No, it is not all relative imo. If you know nothing, you just know nothing. If all you have is noise, you don’t have any signal. If Metaculus and the NYT are both generating pure noise they’re just worth the same amount: zero. Metaculus’s noise might well feel a lot better because the outputs are generated by honest humans doing their best, whereas the NYT is constantly trying to lie to you all the time, but some things are just not forecastable, I’m sorry. Neither Metaculus nor the NYT or any pool of economists is ever going to generate any kind of good Brier score when it comes to one months’ worth of nonfarm payrolls data because it’s just inherently incredibly noisy. This is a fairly extreme example, but the principle applies much more broadly.
I mean, yeah, some things are basically impossible to get any signal/evidence/etc. on and for those things the NYT and Metaculus and the best forecaster in the world are all equally useless.
But predicting AGI isn’t one of those topics. It instead is one of the vast majority of topics where rational analysis, rational gathering of evidence, etc. can pay dividends.
Is it? Imo predicting development of novel technologies in general is unbelievably hard (there’s no base rate!) and AGI in particular seems even harder to do. Go back 5 years and I’m quite confident that everyone would have done absolutely horribly at predicting the course of current AI developments, both over-optimistic (whoooo remembers the self-driving car hype) and over-pessimistic (v much doubt anyone would have thought that image generation would be so good!). And AGI seems even harder to forecast
I didn’t say it was easy! I just said that rational analysis, rational gathering of evidence, etc. can pay dividends.

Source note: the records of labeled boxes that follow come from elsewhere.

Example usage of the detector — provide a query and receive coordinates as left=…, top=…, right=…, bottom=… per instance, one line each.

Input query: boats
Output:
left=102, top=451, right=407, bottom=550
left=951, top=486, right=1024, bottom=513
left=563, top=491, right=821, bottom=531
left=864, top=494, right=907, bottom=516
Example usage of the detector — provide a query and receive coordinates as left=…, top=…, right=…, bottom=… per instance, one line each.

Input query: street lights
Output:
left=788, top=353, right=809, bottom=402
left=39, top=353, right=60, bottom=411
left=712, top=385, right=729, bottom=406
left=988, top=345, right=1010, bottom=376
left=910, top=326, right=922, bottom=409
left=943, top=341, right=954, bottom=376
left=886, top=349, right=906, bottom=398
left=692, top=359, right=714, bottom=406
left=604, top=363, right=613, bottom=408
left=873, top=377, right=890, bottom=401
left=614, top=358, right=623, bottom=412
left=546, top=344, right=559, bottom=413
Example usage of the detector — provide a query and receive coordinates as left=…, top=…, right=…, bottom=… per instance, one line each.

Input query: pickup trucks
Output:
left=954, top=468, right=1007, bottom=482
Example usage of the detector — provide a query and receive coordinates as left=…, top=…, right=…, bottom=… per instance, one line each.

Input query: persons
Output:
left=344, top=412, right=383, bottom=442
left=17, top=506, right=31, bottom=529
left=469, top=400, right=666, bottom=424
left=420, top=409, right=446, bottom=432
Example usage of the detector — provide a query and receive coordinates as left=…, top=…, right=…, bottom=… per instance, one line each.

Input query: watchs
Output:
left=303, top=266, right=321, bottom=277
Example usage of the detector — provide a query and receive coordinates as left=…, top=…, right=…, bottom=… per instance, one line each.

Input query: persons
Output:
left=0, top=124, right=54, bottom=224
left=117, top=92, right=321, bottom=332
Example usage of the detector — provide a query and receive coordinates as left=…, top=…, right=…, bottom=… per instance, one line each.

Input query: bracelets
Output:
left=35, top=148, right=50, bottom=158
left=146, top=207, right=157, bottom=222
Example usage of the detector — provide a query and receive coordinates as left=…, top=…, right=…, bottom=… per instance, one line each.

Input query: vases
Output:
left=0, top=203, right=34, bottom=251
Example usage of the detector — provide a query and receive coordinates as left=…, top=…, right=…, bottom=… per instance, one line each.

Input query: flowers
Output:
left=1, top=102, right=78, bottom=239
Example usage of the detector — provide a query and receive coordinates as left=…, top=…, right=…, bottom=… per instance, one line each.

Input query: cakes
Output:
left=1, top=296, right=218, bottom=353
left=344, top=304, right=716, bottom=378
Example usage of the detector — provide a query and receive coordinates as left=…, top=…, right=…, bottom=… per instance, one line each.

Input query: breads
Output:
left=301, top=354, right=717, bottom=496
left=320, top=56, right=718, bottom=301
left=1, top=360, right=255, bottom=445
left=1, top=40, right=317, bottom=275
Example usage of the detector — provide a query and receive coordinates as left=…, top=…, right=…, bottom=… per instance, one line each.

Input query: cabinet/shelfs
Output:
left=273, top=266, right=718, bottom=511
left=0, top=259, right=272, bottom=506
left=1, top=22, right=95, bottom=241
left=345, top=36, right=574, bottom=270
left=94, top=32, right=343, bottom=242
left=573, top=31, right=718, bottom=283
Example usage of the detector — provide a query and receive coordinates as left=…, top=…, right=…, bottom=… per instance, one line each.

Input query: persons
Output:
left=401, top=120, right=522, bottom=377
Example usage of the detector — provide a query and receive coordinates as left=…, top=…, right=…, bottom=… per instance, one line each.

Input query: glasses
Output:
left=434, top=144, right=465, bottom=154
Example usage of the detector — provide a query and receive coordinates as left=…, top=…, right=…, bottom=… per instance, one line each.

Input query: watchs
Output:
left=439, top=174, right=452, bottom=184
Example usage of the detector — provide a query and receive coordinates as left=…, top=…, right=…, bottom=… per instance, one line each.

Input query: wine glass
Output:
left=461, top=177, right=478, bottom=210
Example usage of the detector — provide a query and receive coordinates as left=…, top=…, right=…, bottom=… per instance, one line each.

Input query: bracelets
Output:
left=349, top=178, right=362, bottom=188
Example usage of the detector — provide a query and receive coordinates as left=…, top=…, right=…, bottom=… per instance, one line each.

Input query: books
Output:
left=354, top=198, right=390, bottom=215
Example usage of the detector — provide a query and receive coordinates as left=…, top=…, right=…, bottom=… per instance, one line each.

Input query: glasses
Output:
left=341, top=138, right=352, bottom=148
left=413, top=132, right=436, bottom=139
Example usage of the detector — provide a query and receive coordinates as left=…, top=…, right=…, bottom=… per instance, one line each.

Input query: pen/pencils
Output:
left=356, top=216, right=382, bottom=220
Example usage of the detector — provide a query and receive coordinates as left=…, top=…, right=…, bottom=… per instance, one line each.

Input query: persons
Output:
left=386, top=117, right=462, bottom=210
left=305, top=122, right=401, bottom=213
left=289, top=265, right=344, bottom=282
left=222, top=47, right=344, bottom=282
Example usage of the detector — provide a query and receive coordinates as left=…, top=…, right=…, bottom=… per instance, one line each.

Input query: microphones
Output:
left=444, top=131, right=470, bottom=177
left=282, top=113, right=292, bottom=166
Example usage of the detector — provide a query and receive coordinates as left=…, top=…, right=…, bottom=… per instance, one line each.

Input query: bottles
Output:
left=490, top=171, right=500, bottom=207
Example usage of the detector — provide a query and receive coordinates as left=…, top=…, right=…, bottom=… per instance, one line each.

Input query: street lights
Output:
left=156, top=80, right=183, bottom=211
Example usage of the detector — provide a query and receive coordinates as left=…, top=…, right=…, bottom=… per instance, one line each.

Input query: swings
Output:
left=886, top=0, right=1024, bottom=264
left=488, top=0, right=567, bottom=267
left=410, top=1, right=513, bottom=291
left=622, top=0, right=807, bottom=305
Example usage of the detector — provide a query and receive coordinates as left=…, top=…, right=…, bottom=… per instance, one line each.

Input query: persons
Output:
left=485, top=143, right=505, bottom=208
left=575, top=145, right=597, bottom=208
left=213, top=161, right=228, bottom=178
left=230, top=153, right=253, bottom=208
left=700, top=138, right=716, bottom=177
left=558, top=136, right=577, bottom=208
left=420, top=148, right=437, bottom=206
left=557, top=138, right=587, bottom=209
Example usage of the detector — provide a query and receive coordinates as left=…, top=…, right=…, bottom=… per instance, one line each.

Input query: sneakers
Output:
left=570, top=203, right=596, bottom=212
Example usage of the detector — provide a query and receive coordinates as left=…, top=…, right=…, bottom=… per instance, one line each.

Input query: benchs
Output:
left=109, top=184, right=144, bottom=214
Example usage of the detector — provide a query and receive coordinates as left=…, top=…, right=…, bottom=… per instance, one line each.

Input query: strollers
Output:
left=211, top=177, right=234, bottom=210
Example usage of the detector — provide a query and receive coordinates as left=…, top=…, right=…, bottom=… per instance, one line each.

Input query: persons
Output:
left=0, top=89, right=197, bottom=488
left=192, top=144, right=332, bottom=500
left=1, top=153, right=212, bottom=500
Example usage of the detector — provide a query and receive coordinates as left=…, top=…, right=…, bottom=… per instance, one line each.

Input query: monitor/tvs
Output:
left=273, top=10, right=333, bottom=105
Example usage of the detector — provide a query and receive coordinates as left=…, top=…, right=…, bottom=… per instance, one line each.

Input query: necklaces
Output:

And indeed, if you go back 5 years and look at what people were saying at the time, some people did do way better than most at predicting what happened.* I happen to remember being at dinner parties in the Bay in late 2018, early 2019 where LWers were discussing the topic of “If, as now seems quite plausible, predicting text is the key to general intelligence & will scale to AGI, what implications does that have?” This may even have been before GPT-2 was public, I don’t remember. Probably it was shortly after.
That’s on hard mode though—to prove my point all I have to do is point out that most of the world has been surprised by the general pace of progress in AI, and in particular progress towards AGI, in the last 5 years. It wasn’t even on the radar for most people. But for some people not only was it on the radar but it was basically what they expected. (MIRI’s timelines haven’t changed much in the last 5 years, I hear, because things have more or less proceeded about as quickly as they thought. Different in the details of course, but not generally slower or faster.)
*And I don’t think they just got lucky. They were well-connected and following the field closely, and took the forecasting job unusually seriously, and were unusually rational as people.